OSBORNE OUT OF COSTA RICA MATCH: U.S. midfielder Leslie Osborne has been ruled out of the Costa Rica match after suffering a mild concussion against Haiti when she took an elbow to the head early in the game. Osborne was woozy after the match, but was fine soon after and is experiencing no complications.

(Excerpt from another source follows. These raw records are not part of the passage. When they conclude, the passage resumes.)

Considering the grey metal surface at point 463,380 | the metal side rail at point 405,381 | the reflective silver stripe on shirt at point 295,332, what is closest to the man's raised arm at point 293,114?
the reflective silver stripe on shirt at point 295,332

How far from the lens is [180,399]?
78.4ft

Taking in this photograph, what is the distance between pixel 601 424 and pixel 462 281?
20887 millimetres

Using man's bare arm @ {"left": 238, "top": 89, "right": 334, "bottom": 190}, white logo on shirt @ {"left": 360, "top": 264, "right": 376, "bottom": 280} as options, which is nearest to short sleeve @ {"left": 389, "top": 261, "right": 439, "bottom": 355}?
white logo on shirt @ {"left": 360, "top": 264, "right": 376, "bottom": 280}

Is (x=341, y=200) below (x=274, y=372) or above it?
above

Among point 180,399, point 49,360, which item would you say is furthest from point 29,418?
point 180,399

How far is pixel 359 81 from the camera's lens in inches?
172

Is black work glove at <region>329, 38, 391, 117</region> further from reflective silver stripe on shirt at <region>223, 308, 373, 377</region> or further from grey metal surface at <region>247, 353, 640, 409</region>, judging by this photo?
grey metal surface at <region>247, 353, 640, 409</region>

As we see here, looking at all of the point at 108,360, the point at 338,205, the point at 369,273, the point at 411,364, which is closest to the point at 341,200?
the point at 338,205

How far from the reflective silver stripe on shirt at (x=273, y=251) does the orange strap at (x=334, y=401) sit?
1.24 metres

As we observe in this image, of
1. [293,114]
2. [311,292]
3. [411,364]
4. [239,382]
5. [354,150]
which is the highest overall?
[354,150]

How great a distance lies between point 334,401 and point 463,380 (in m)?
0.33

BRING IT! A reception for all four teams the night before the matches began on Tobago featured a live DJ, singing Caribbean tunes and spinning popular records. Halfway through the reception, held on a large deck overlooking the ocean, an impromptu dance party/competition broke out among the four teams, who made a big circle, challenging each other to copy and match dance moves in the middle of pack. While U.S. defender Jill Oakes, a talented hip-hop dancer and high school cheerleader and goalkeeper Ashlyn Harris (who does a mean Michael Jackson impression), represented the U.S. well, the consensus was that the Haiti team "brought it" and won the competition. Said one U.S. player: "Those girls could really shake it."
"SUPER" MAN: The USA's liaison for their stay on Tobago has been a 73-year-old lifelong Tobagonian named Claude Superville, known around the island as simply "Super". The laid back Superville, who seems to know everyone but seven people on the island (shouts of "Hey Super!" ring out whenever he is leading the U.S. delegation around the island), doesn't look a day over 50 and has won the hearts of the U.S. team and staff with tremendous hospitality and infectious love for his home island, making the USA's stay on Tobago simply super.
THE HARDWARE: CONCACAF will hand out four awards at the end of the competition - three individual awards and one team award - giving out the MVP of the tournament, the Top Scorer, the Best Goalkeeper and the FIFA Fair Play Award. U.S. forwards Kelly Wilson (six goals) and Lindsay Tarpley (five goals) are in the lead to take home Top Scorer honors and most likely MVP honors as well. Heather O'Reilly has three goals along with Panamanian Amerelis Demera and Costa Rican Megan Chavez. U.S. goalkeeper Ashlyn Harris is a long shot for the Best Goalkeeper award as she has yet to make a save.
STAT OF NOTE: The USA has out-shot its first two opponents in the 2002 U-19 CONCACAF Qualifying Tournament by an 85-0 margin, an average of almost one shot for every two minutes of game action.
QUOTES OF THE WEEK:
Behind one wall of Dwight Yorke Stadium is a thick pasture that is the home to three very large cows. While not soccer fans, the cows did make themselves heard during the USA's first match against Suriname...
U.S. players, in all seriousness and with sad faces, to U.S. team administrator Heather Walles after the match: "Heather, why were the fans booing us at the beginning of the game?"
Walles: "They weren't booing, they were mooing and they weren't fans - they were cows."
U.S. midfielder Annie Schefter as the USA prepares to face Costa Rica in its crucial final game of the CONCACAF Qualifying Tournament:
"Playing in one game for your country to get to a World Cup? Wow - How fun is that!?!"